Halverwege de jaren 1960 nam Allan Jaffe het beheer over Preservation Hall over en breidde de activiteiten uit. Om de financiële overleving van de hal tijdens het laagseizoen te garanderen, ging Jaffe op zoek naar alternatieve manieren waarop Preservation Hall een inkomen kon behouden. Hij begon met het beheren van talrijke "Preservation Hall Bands", onderhandelde over opnamecontracten en stuurde groepen op internationale reizen, en stuurde zelfs Burke naar de Sovjet-Unie in 1979.

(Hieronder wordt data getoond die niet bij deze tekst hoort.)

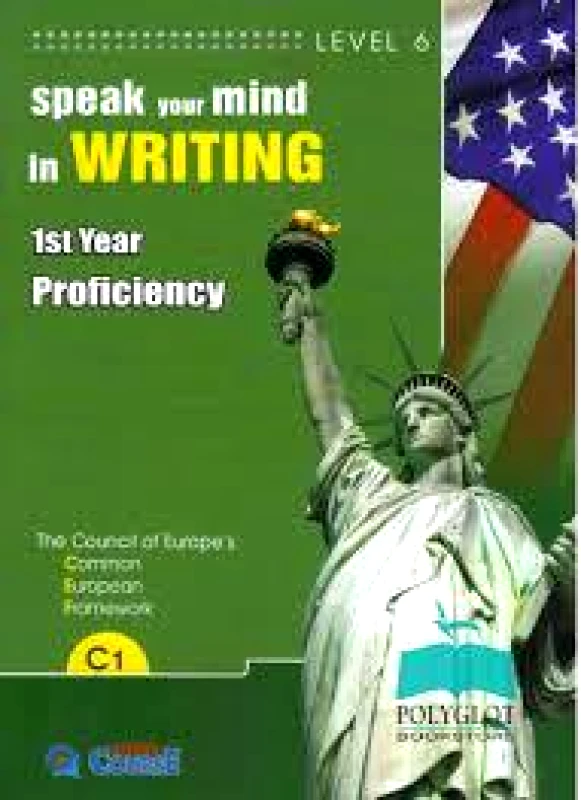 SUPER COURSE SPEAK YOUR MIND IN WRITING C1 1ST YEAR PROFICIENCY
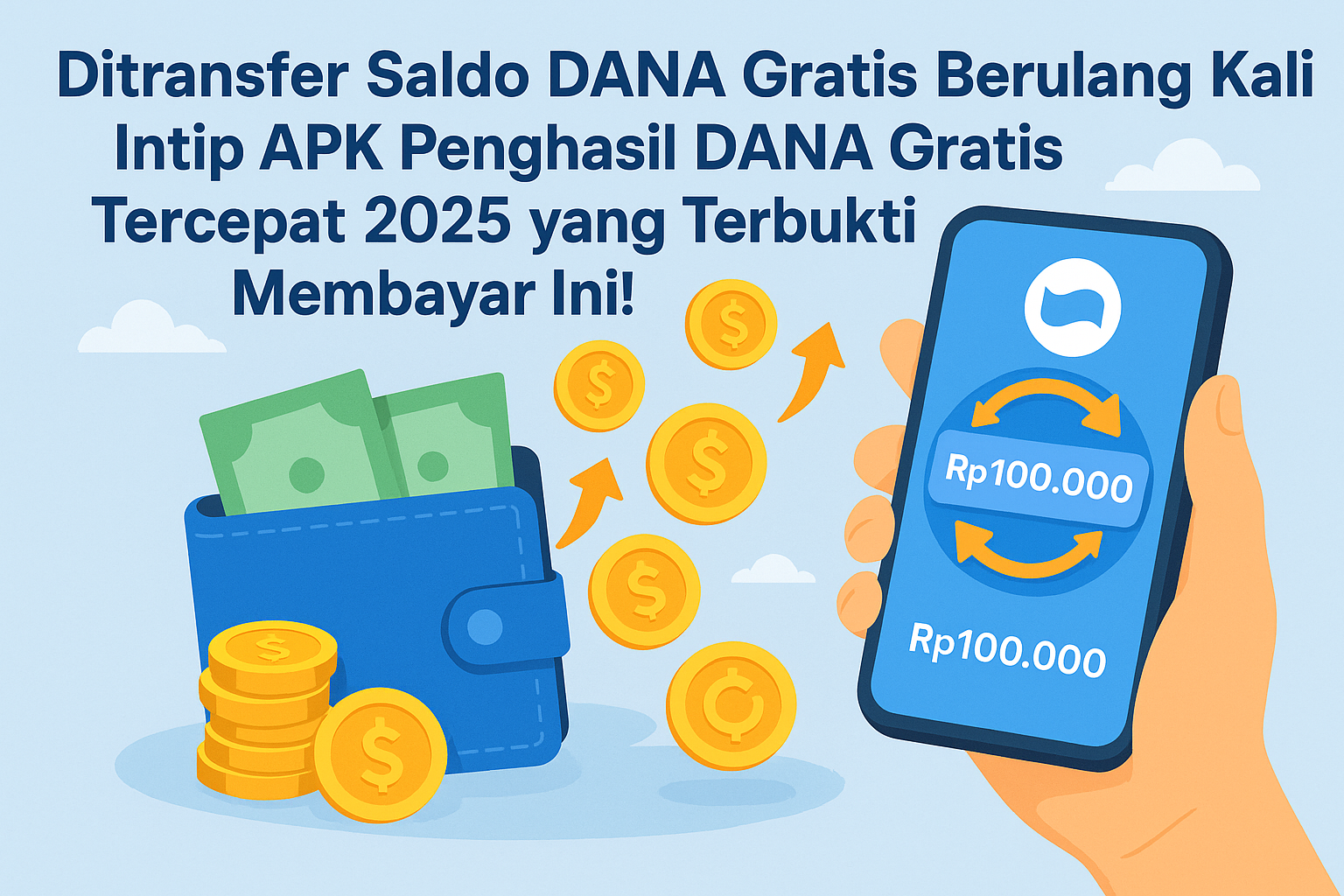 APK Penghasil DANA Gratis Tercepat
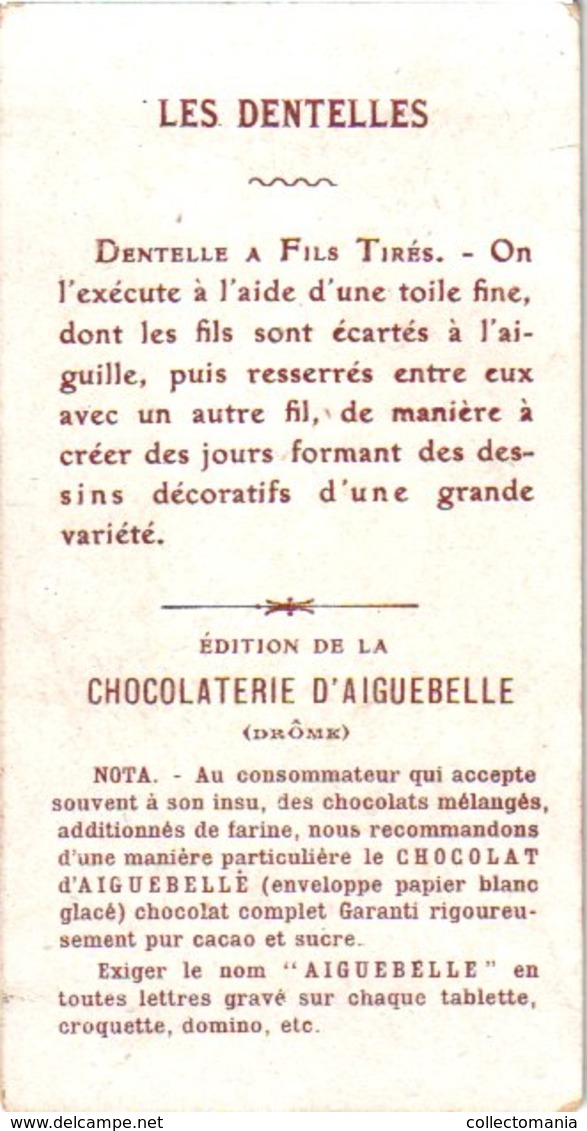 18 Chromo litho trade cards c1900 PUB CHOColat  d'Aiguebelle DENTELLE ( kant, Spitze, lace ) 5,6cm  X 10,5cm,  Very Good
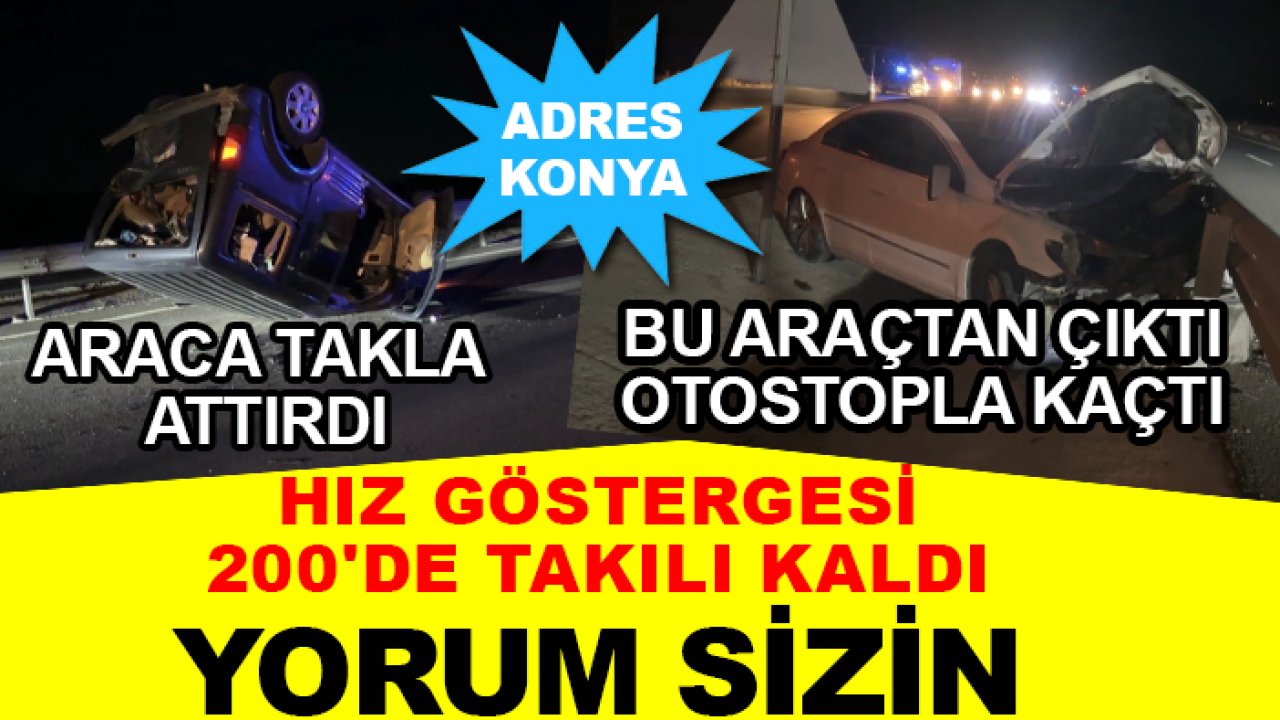 Şaka gibi olay, adres Konya! Kazada hurdaya dönen aracından inip, otostopla kaçtı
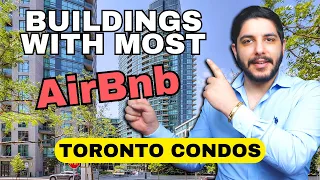 Toronto Condo Buildings With The MOST AirBnbs - Short Term Rental Buildings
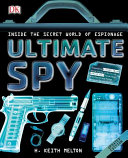 Harold Keith Melton — Ultimate Spy - Inside the Secret World of Espionage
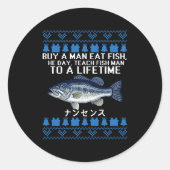 Sticker Rond Buy A Man Eat Fish Funny Ugly Christmas Sweaters L (Devant)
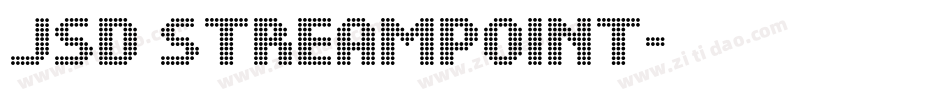 Jsd Streampoint字体转换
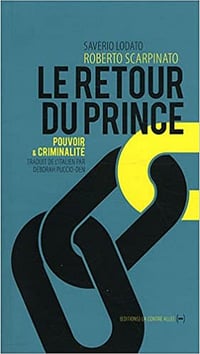 Roberto Scarpinato et Saverio lodato - Le Retour du Prince: Pouvoir et criminalité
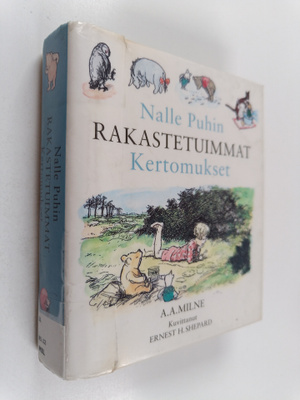 A. A. Milne : Nalle Puhin rakastetuimmat kertomukset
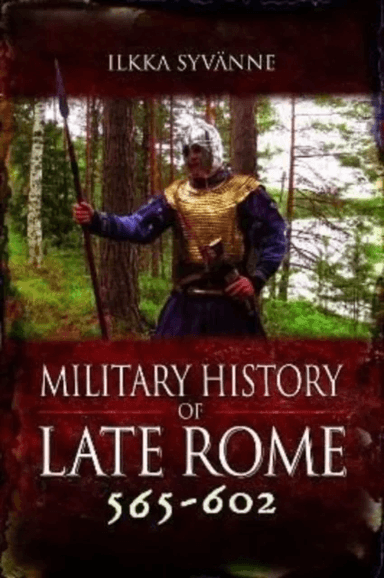 Military History of Late Rome 565¿602 av Ilkka Syvanne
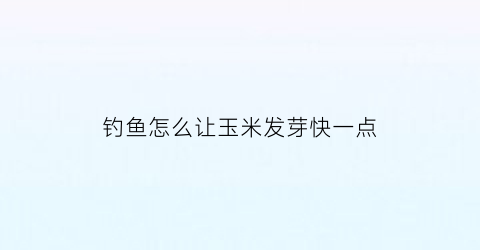 钓鱼怎么让玉米发芽快一点(玉米怎么钓鱼钓浮还是沉底)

Invloeden[bewerken | brontekst bewerken]

Hoewel Alke wordt bewonderd door jazzmuzikanten en fans, heeft hij volgens Al Rose geen invloed gehad. Omdat dixieland soms als verouderd wordt beschouwd, zijn er maar weinig spelers die het met dezelfde creativiteit benaderen als Burke. Bovendien werd zijn spel als excentriek beschouwd, zelfs binnen de dixieland-stijl. Rose herinnert zich bijvoorbeeld in een artikel uit het Second Line-tijdschrift, dat muzikant George Girard[6] suggereerde dat hij Burke in zijn band zou opnemen. Zijn antwoord was: Man, dat zou de hemel zijn, maar als ik hem had, had ik nog steeds een klarinettist nodig.

Overlijden[bewerken | brontekst bewerken]

Raymond Burke overleed in maart 1986 op 83-jarige leeftijd.